"Chinesisches Roulette" ist ein Film von Rainer Werner Fassbinder aus dem Jahr 1976.
Ein wohlhabendes Ehepaar (Margit Carstensen und Alexander Allerson) verabschiedet sich getrennt ins Wochenende. Er will angeblich nach Oslo und sie nach Mailand. Tatsächlich treffen sich beide mit ihren jeweiligen Geliebten (Ulli Lommel und Anna Karina) und haben zufällig das gleiche Ziel, das abgelegene Familienschloss. Dort leben die Haushälterin (Brigitte Mira) und ihr Sohn (Volker Spengler), ein verkappter Schriftsteller. Das etwas peinliche Aufeinandertreffen der Paare wird durch hysterisches Gelächter überspielt. Am Abend erscheint dann noch die Tochter (Andrea Schober) des Ehepaares, die an Kinderlähmung leidet und an Krücken geht, sowie ihre stumme Erzieherin (Macha Méril).

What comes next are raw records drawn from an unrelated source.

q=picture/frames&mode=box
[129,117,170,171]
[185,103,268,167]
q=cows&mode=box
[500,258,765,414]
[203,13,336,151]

Es stellt sich heraus, dass die Tochter dieses Treffen arrangiert hat, um die Verlogenheit ihrer Eltern anzuprangern.
Nach einem schweigsamen und ungemütlichen Abendessen, an dem alle acht Personen teilgenommen haben, schlägt die Tochter ein Gesellschaftsspiel vor, zu dem zwar keiner Lust hat, aber niemand sich traut, dem Kind zu widersprechen. Dieses Spiel, das "Chinesische Roulette", ist ein perfides Frage- und Antwortspiel, in dem jeder der Beteiligten indirekt etwas über eine andere Person sagen muss. Es herrscht eine kühle Atmosphäre und die Nerven der Anwesenden sind bis zum Äußersten angespannt. Der Plan der Tochter geht auf, Lügen und Heucheleien werden gnadenlos bloßgelegt und am Ende fällt ein Schuss...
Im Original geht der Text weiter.